→ Problem description:
Convert the entries from the start through the line containing "4. the chopped" into a Markdown table with the columns Row and Line, skipping blank lines and leaving out the pictures.

[Image and question entries]
■ ■ ■ ■ ■

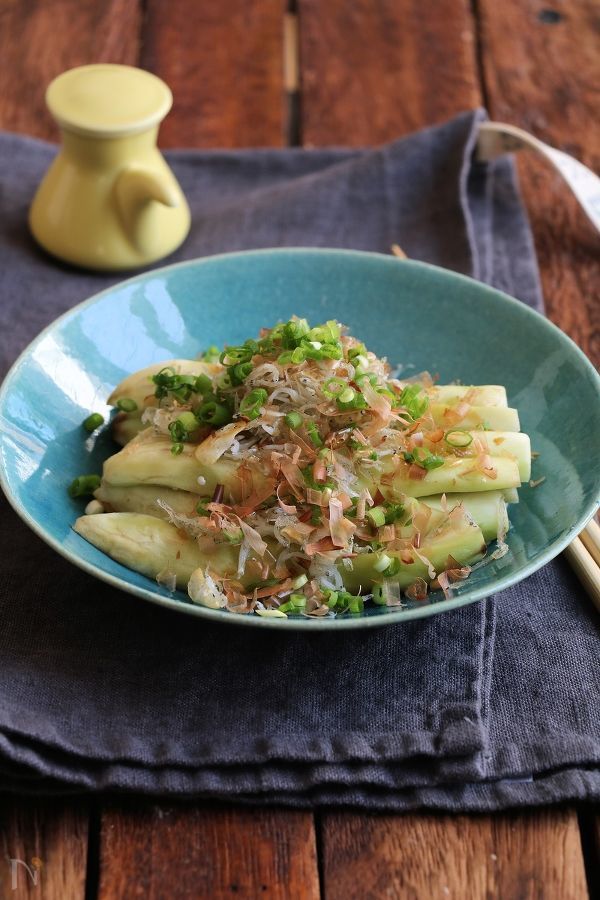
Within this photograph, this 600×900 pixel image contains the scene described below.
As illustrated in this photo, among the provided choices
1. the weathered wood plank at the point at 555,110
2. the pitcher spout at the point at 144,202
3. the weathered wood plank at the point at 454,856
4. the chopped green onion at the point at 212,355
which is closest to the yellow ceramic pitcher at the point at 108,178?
the pitcher spout at the point at 144,202

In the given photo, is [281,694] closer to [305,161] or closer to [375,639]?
[375,639]

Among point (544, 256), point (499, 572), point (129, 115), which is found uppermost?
point (129, 115)

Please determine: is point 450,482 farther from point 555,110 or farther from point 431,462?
point 555,110

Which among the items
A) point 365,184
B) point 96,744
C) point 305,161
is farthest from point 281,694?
point 305,161

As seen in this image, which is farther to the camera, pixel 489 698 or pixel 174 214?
pixel 174 214

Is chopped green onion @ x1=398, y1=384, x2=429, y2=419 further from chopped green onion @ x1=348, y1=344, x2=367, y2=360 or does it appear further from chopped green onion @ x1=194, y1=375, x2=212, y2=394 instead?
chopped green onion @ x1=194, y1=375, x2=212, y2=394

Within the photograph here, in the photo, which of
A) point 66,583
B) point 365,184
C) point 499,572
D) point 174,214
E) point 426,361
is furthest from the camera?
point 365,184
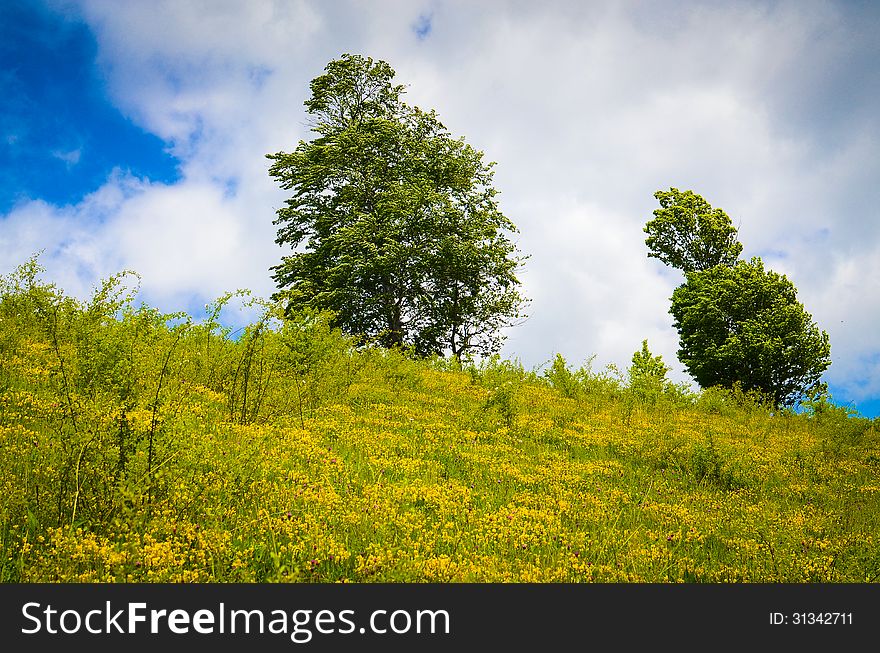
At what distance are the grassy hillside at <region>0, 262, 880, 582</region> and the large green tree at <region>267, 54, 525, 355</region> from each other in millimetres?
10671

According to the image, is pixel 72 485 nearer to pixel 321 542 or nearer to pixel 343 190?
pixel 321 542

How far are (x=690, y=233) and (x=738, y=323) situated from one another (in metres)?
5.59

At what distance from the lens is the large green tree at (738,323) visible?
24562 millimetres

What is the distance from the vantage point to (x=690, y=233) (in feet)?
93.0

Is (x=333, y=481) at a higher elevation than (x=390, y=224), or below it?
below

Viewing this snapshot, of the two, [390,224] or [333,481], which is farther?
[390,224]

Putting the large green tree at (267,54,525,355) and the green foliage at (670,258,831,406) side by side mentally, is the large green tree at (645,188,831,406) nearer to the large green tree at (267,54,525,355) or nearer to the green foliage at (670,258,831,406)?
the green foliage at (670,258,831,406)

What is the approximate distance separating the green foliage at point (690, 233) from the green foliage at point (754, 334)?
5.79 ft

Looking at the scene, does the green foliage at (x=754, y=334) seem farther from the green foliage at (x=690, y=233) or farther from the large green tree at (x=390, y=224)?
the large green tree at (x=390, y=224)

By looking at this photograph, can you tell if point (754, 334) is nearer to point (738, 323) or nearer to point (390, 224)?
point (738, 323)

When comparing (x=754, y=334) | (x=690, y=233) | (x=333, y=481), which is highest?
(x=690, y=233)

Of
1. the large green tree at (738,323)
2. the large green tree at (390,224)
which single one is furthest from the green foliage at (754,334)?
the large green tree at (390,224)

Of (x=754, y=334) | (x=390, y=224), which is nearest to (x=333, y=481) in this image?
(x=390, y=224)
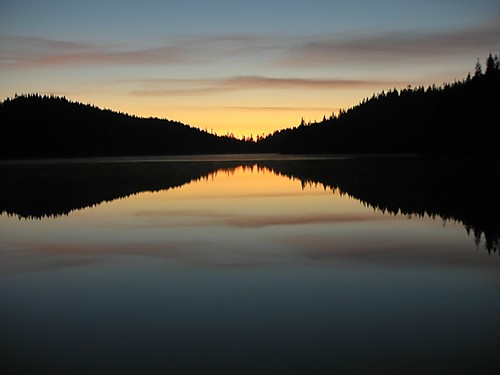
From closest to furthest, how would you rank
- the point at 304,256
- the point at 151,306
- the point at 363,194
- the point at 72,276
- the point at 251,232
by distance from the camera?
the point at 151,306 < the point at 72,276 < the point at 304,256 < the point at 251,232 < the point at 363,194

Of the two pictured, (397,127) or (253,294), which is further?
(397,127)

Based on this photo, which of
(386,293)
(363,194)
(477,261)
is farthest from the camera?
(363,194)

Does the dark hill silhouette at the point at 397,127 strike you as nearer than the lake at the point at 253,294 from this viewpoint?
No

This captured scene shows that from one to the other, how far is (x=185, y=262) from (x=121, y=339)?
20.4 feet

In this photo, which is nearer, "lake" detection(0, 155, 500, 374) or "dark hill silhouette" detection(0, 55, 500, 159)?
"lake" detection(0, 155, 500, 374)

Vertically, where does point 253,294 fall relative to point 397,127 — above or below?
below

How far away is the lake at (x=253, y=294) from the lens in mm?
8273

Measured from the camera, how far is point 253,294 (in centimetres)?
1173

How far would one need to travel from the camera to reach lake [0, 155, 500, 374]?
27.1 feet

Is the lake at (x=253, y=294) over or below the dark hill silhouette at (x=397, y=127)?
below

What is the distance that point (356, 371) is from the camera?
7703 mm

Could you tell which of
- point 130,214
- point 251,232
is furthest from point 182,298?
point 130,214

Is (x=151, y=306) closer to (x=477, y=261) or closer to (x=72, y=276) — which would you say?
(x=72, y=276)

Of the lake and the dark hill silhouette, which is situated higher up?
the dark hill silhouette
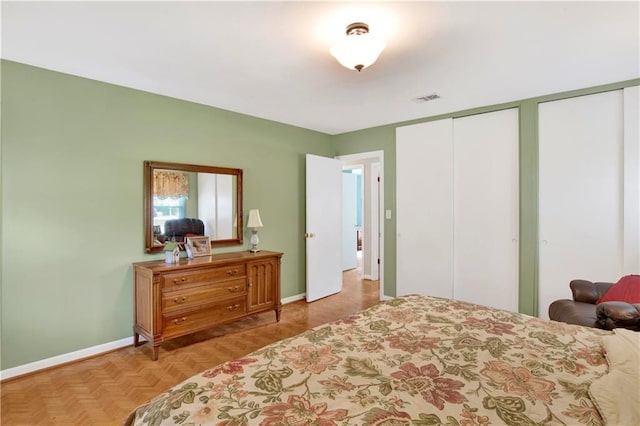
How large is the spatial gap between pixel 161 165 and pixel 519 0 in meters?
3.18

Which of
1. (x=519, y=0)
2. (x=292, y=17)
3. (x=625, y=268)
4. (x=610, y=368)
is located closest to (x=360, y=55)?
(x=292, y=17)

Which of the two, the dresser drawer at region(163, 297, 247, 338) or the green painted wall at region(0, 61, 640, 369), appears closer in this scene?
the green painted wall at region(0, 61, 640, 369)

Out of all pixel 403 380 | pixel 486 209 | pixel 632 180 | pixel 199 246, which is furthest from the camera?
pixel 486 209

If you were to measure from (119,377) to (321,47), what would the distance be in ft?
9.79

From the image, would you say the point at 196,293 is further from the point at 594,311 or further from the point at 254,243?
the point at 594,311

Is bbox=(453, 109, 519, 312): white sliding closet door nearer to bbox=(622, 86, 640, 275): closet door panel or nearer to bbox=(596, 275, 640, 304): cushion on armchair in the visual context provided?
bbox=(622, 86, 640, 275): closet door panel

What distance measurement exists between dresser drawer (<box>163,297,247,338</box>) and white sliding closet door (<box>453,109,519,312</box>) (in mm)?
2650

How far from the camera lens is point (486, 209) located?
382cm

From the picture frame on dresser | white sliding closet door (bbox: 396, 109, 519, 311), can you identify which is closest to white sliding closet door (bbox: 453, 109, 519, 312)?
white sliding closet door (bbox: 396, 109, 519, 311)

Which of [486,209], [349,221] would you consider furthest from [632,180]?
[349,221]

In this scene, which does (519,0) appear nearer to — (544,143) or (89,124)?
(544,143)

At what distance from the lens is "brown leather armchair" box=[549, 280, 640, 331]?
6.46ft

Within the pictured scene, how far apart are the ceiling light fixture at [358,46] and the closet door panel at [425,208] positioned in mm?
2334

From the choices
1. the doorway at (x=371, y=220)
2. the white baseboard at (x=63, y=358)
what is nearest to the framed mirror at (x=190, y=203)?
the white baseboard at (x=63, y=358)
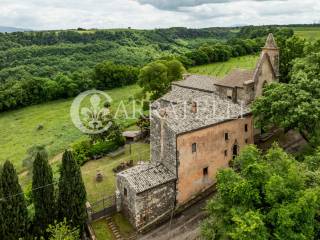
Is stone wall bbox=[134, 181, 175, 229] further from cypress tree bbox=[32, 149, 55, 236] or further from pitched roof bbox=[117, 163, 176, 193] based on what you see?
cypress tree bbox=[32, 149, 55, 236]

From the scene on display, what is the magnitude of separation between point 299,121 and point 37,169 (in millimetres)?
25231

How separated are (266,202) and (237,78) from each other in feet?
92.5

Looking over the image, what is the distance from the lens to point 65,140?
64.7 metres

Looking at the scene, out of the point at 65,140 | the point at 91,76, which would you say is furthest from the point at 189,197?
the point at 91,76

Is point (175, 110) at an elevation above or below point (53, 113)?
above

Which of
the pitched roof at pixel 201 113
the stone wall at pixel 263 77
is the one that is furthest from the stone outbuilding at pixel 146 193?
the stone wall at pixel 263 77

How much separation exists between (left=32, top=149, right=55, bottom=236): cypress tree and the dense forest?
201 ft

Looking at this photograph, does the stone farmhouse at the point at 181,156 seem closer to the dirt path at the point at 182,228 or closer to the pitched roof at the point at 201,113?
the pitched roof at the point at 201,113

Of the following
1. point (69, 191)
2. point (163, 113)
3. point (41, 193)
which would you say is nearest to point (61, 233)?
point (41, 193)

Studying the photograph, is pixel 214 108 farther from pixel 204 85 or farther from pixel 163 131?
pixel 204 85

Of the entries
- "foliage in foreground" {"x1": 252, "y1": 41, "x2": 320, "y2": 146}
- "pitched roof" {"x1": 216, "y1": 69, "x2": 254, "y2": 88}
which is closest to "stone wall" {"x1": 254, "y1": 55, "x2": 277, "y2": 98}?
"pitched roof" {"x1": 216, "y1": 69, "x2": 254, "y2": 88}

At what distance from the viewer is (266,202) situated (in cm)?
2039

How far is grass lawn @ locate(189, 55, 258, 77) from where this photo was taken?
99.6 m

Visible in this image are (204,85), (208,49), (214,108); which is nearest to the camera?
(214,108)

■ ■ ■ ■ ■

→ Correct result:
| Row | Line |
|---|---|
| 1 | Within this photograph, this 600×900 pixel image contains the scene described below. |
| 2 | As illustrated in this photo, among the provided choices |
| 3 | 1. the weathered wood plank at the point at 555,110 |
| 4 | 2. the pitcher spout at the point at 144,202 |
| 5 | 3. the weathered wood plank at the point at 454,856 |
| 6 | 4. the chopped green onion at the point at 212,355 |